When I came up with this idea, I had just conquered the madness of Black Friday (aka Thanksgiving evening, the heathens!). I was happy with my haul that I carried gleefully out from the Denver, CO outlets at 1 AM. I normally suffer a bit of buyer’s remorse and turn to my mother to justify these purchases and prove to her (myself) that these are items I NEED. She normally responds with a “Hmmm, yes” and “Wow, that is a good deal” and “That definitely makes sense” and a subtle “Sounds like you won’t be needing anything for awhile!” But being 1 AM - aka 3 AM on the East Coast where my mom slept - I had to stew about these purchases and wonder if I alone could justify them.
I got home, left my shopping in my bags, and headed to bed. The next evening, I decided to put my new purchases away only to find there wasn’t much room in my drawers or closet - or the hallway coat closet for that matter. I wondered to myself, How did this happen?! Then I called my mother, of course, to justify my purchases. After I rattled off everything I bought and the sales and how much I saved, I asked the careful question: “Do you think I have too many clothes?” My mom responded with a loving, “Well, your wardrobe has definitely grown this year….” #ouch #calledout
I got my first big girl job this year and decided I needed clothes I could wear to work and casually. No more Soffe shorts. However, this reasoning gave way to holding up comfy nightgowns from Target and telling my roommate “it’s long enough for work.”
Growing up in a small college town, there wasn’t much to choose from when it came to shopping. Hmm, Kohl’s or Old Navy or Rue 21?! American Eagle only when I could convince my mom and when it was on sale. We didn’t even have a Target until my sophomore year of high school.
Fast forward to Denver and I’m surrounded by stores that I could have only dreamed would grace my hometown: Ann Taylor Loft, H&M, Gap, J Crew Factory, Macy’s, Nordstrom Rack. Cue emoji with heart-shaped eyes.
This brings us back to me trying to fit all my new clothes into my limited storage in my Denver apartment. As I tried to stuff more tops in my drawer, I thought: Why did I buy all this stuff?! I don’t need this. I shouldn’t go shopping for awhile for sure.
Then I started to think, how would I define “awhile”? A week? A month? Maybe a year?
As the extremely determined person I am, I immediately knew I wanted to do a full year. Bring it, I thought, envisioning myself surging past sale signs and clearance racks.

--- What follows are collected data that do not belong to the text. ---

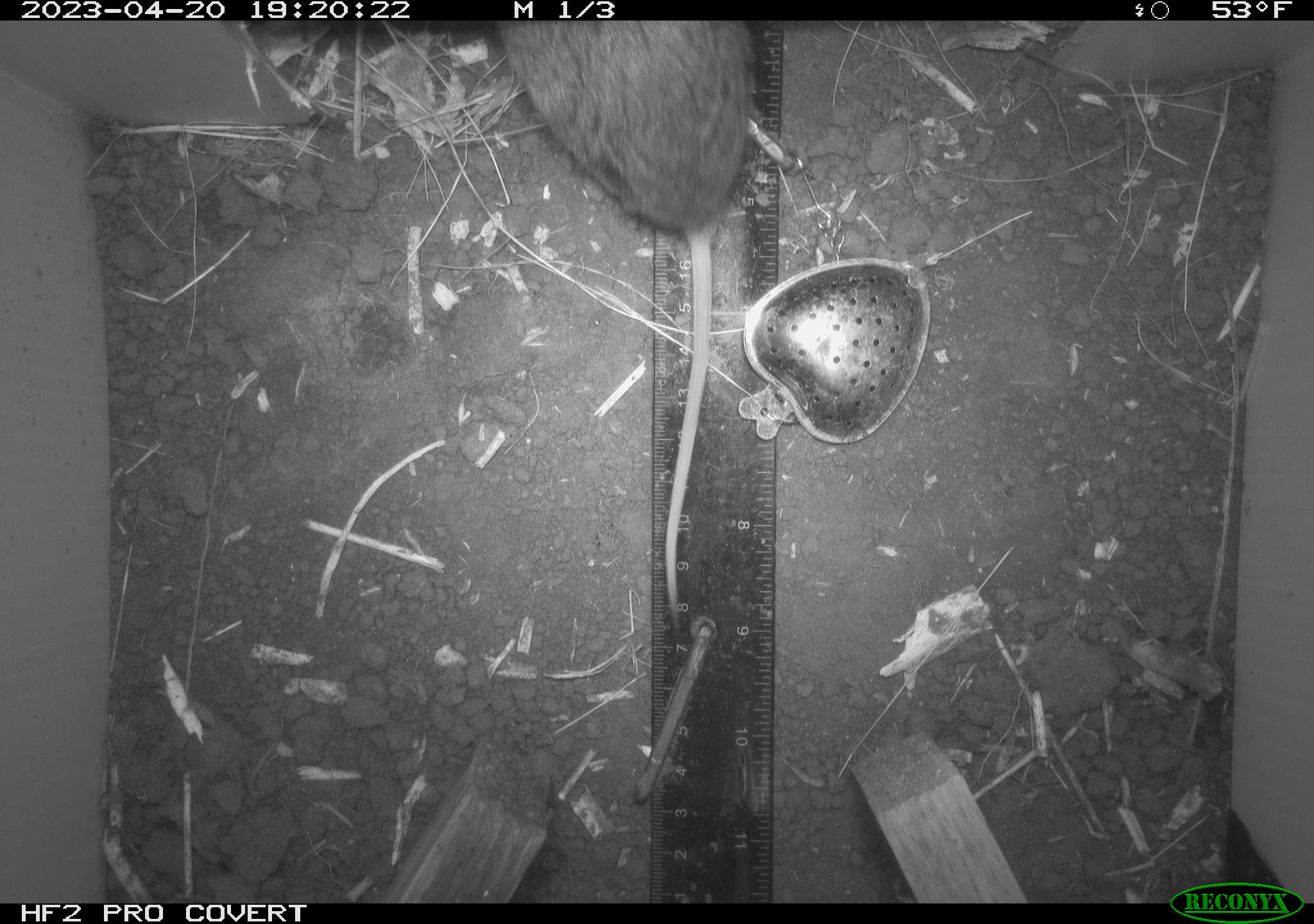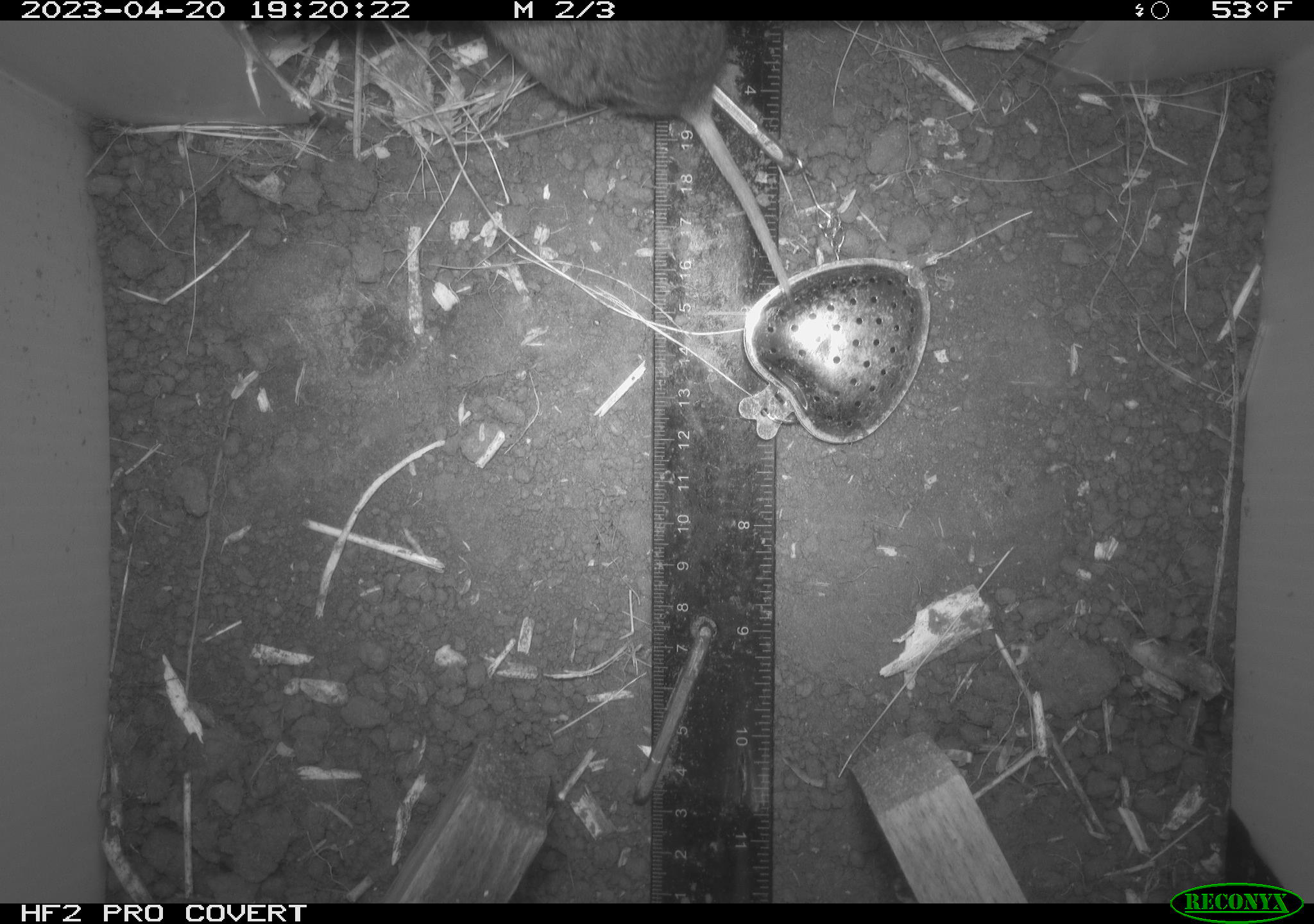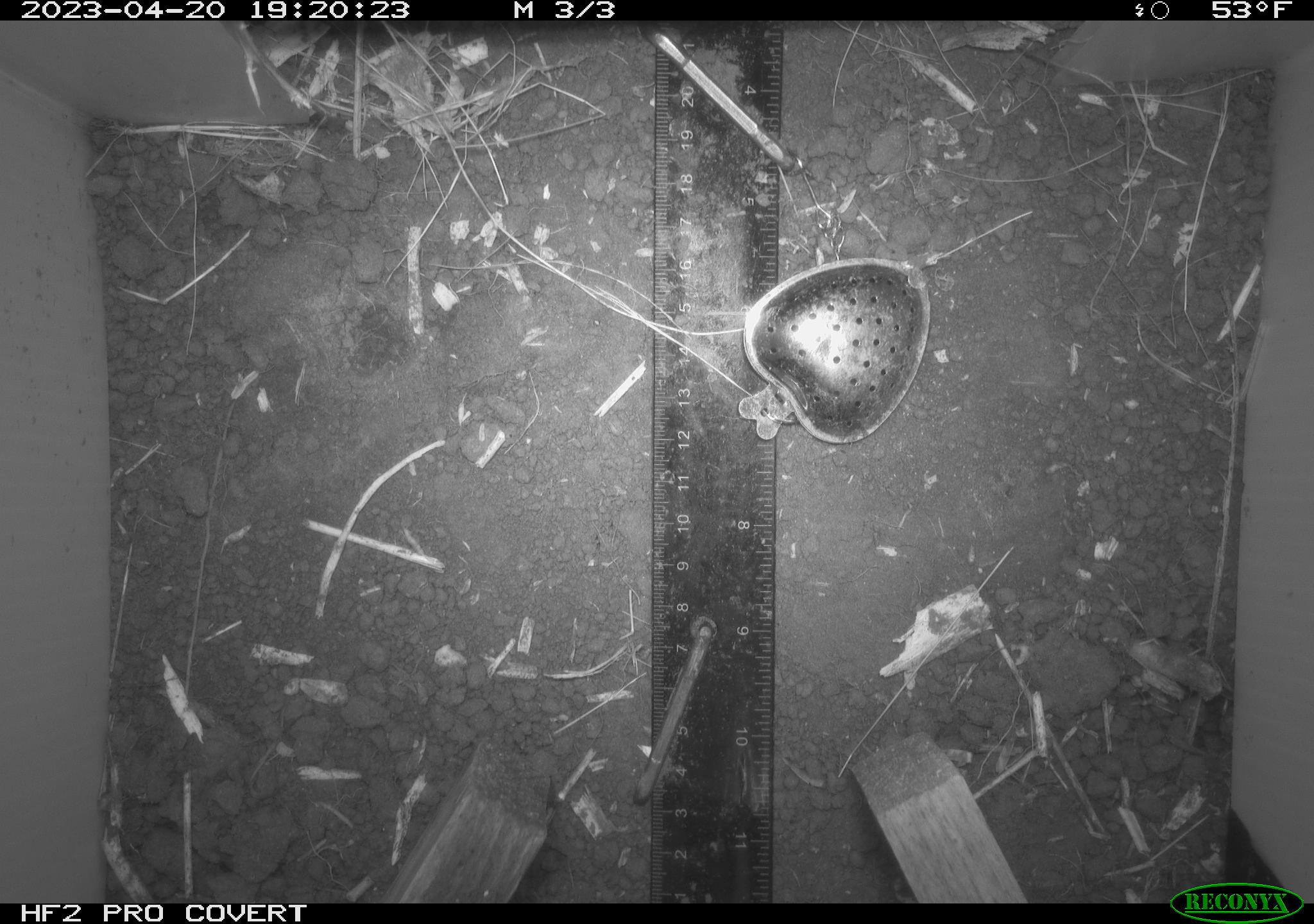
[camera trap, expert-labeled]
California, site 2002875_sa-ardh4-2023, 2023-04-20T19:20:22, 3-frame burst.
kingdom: Animalia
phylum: Chordata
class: Mammalia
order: Rodentia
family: Cricetidae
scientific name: Arvicolinae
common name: voles, lemmings, and muskrats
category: arvicolinae subfamily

I told my friends, co-workers, and people at church of my decision. Some stared in disbelief; others bargained with “Why not start with just 3 months?” A few jumped on board, telling me to swim against what our culture tells us to do everyday: That if we buy and consume, then we will be happy; we can fill the void with a swipe of our credit card.
So now to begin the adventure of not doing something. Only 355 more days, guys!